ABOUT THIS TASK: Please copy every line from the following entries in which the word "Puma" appears.

EXERCISE INPUTS:

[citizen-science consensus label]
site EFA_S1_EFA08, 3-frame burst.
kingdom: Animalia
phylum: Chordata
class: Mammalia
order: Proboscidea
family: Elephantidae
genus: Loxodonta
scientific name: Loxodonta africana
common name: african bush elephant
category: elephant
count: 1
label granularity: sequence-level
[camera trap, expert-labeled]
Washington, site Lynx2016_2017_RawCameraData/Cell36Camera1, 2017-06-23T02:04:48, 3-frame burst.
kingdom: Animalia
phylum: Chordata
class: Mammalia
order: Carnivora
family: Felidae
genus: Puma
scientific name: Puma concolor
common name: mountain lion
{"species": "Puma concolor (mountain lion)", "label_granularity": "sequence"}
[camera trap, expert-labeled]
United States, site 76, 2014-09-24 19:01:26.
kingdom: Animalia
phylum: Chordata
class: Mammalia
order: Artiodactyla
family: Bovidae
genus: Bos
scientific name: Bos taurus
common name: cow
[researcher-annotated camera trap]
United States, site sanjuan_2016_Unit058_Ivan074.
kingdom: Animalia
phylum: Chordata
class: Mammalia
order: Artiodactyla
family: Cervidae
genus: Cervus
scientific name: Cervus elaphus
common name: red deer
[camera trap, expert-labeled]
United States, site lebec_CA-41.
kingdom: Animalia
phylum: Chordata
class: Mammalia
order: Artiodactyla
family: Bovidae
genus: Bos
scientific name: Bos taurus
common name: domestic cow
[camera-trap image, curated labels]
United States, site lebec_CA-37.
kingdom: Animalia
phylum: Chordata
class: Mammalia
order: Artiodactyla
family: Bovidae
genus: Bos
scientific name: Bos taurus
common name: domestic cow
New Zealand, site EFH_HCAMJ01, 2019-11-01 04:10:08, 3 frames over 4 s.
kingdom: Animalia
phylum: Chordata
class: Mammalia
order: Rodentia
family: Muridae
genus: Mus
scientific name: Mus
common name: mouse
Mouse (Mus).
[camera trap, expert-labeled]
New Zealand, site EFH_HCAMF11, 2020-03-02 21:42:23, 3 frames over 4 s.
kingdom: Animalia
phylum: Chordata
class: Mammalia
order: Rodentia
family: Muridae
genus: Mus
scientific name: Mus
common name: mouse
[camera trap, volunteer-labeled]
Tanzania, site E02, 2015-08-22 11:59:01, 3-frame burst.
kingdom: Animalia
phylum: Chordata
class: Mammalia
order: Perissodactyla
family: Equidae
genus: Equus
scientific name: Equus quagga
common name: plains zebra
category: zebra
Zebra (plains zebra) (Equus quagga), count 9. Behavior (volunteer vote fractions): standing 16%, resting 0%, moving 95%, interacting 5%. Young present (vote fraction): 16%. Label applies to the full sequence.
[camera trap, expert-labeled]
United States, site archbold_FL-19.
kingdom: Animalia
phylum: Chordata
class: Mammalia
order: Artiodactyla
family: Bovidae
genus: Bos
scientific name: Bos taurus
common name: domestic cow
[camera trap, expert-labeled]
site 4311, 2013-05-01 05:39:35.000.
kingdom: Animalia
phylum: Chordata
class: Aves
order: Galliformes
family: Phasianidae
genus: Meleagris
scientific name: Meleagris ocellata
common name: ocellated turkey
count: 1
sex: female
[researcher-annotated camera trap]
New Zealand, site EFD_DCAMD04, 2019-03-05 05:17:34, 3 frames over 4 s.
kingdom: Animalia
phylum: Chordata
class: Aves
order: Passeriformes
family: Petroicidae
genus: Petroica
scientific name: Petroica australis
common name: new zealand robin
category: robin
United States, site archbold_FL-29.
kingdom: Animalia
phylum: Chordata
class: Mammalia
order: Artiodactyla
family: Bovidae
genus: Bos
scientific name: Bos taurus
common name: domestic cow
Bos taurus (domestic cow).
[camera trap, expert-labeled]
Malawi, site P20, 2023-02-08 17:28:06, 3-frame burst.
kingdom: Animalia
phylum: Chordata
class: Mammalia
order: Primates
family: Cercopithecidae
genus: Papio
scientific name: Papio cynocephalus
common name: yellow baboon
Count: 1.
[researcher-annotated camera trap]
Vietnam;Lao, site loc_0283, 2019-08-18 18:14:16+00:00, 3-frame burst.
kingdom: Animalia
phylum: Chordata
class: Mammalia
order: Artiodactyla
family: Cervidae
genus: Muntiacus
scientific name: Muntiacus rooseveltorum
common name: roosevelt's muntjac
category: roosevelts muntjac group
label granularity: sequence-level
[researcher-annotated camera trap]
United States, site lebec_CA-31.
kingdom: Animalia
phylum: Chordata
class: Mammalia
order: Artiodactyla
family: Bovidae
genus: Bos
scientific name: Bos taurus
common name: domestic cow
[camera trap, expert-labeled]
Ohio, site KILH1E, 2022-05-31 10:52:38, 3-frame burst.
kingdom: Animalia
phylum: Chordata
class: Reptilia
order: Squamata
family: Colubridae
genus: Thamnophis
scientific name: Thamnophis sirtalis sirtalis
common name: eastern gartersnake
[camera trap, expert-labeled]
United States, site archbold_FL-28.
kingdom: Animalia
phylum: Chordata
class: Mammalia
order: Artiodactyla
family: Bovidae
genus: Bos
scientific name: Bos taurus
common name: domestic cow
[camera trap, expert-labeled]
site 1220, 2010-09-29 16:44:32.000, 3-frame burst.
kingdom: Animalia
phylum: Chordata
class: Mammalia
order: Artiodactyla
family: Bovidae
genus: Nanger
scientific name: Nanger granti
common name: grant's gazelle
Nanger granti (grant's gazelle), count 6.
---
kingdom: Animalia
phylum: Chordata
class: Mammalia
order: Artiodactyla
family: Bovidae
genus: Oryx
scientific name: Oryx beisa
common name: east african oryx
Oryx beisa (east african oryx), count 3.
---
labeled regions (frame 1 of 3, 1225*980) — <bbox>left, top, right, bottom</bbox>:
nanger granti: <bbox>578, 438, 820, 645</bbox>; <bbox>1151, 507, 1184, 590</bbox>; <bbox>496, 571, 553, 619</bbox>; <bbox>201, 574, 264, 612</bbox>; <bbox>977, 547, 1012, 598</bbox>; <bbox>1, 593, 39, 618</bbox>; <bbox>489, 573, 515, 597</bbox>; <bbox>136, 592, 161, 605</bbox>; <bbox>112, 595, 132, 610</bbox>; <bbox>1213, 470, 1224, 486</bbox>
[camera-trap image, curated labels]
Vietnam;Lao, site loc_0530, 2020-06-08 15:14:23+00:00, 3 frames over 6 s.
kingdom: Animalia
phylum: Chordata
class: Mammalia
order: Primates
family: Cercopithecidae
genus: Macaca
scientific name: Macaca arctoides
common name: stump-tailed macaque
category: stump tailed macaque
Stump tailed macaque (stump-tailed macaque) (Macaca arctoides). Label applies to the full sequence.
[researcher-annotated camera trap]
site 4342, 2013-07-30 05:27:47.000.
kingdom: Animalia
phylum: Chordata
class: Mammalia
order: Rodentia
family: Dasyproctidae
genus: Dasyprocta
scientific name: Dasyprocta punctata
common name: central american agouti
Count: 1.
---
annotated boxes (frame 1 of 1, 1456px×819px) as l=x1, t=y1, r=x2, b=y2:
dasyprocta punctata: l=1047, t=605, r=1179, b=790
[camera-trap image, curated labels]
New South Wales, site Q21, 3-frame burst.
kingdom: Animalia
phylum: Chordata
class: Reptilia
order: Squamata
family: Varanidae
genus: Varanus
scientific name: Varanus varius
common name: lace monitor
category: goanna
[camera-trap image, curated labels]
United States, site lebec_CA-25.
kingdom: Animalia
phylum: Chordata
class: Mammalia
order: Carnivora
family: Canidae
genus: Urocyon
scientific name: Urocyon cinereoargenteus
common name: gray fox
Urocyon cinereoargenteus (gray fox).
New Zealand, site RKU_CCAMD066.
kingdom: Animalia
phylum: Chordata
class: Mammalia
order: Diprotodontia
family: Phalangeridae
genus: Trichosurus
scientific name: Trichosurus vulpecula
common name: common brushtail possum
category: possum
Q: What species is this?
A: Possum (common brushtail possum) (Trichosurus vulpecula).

WRITTEN ANSWER:
genus: Puma
scientific name: Puma concolor
{"species": "Puma concolor (mountain lion)", "label_granularity": "sequence"}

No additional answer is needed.